#### PROBLEM 1
In the letter about Thailand's beaches, which tourism slogan does the writer call shopworn?
#### PROBLEM 2
Quote the letter about Thailand's beaches from "Every time I" up to and including "fitted with diapers.".

#### DOCUMENT SEGMENT
......
I commend the Southeast Asia Tobacco Control Alliance for its warm solicitude and compassionate concern for environmental purity and human health.
Every time I go to the beach, I always worry about stubbing my toe on a rogue cigarette butt and having a nasty fall. There is also the hazard of all those poisonous filters spewing their deadly toxins all over the beach.
As the junta continues its stately march to the goal of a totalitarian Thailand, I offer a humble suggestion. (And doesn’t “Totalitarian Thailand” have a grander and more alliterative ring to it than the shopworn tourism slogan “Amazing Thailand”?)
Don’t ban smoking from the beaches, and don’t ban dogs or vendors. Ban people.
It is people who cause all the litter on our beaches. The seagulls, who poo in the air and on the shimmering sands, are also guilty, but they can be captured, neutered, and fitted with diapers.
If people were banned from Thailand’s beaches, the sands and their adjacent waters would soon be pristine and undefiled. Every beach in Thailand should be protected from wanton human desecration by a wire-mesh fence. I call upon the junta to introduce this innovation for the benefit of its helots.
People wishing to see the beaches could gawk at them through the fences, and the junta could enrich its coffers, which I am sure are threadbare, by charging for the privilege.
......
#### DATASET EXTRACT
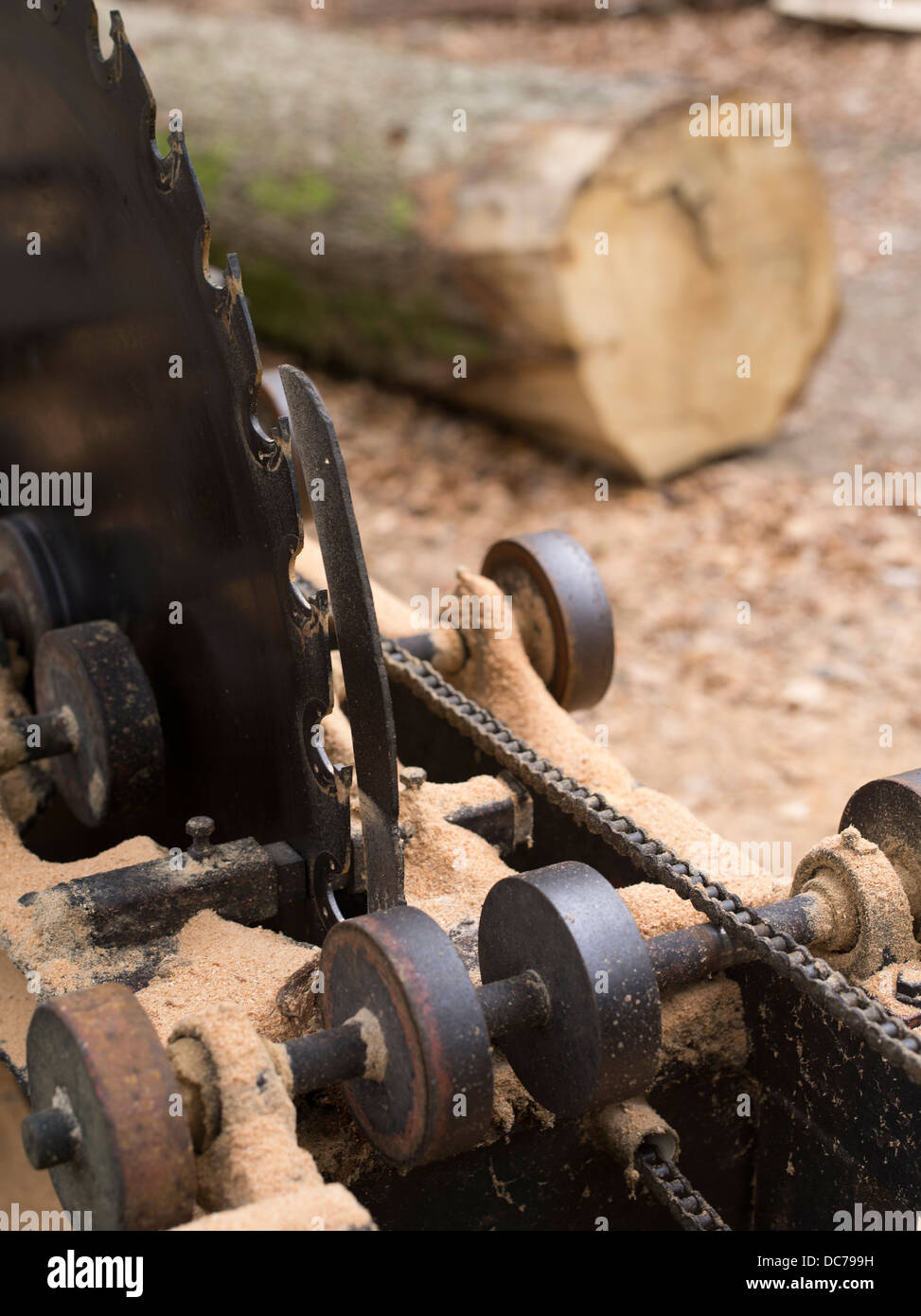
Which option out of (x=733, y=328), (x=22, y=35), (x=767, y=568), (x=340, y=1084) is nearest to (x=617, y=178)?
(x=733, y=328)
......
#### EXERCISE SOLUTION 1
"Amazing Thailand"

#### EXERCISE SOLUTION 2
Every time I go to the beach, I always worry about stubbing my toe on a rogue cigarette butt and having a nasty fall. There is also the hazard of all those poisonous filters spewing their deadly toxins all over the beach.
As the junta continues its stately march to the goal of a totalitarian Thailand, I offer a humble suggestion. (And doesn’t “Totalitarian Thailand” have a grander and more alliterative ring to it than the shopworn tourism slogan “Amazing Thailand”?)
Don’t ban smoking from the beaches, and don’t ban dogs or vendors. Ban people.
It is people who cause all the litter on our beaches. The seagulls, who poo in the air and on the shimmering sands, are also guilty, but they can be captured, neutered, and fitted with diapers.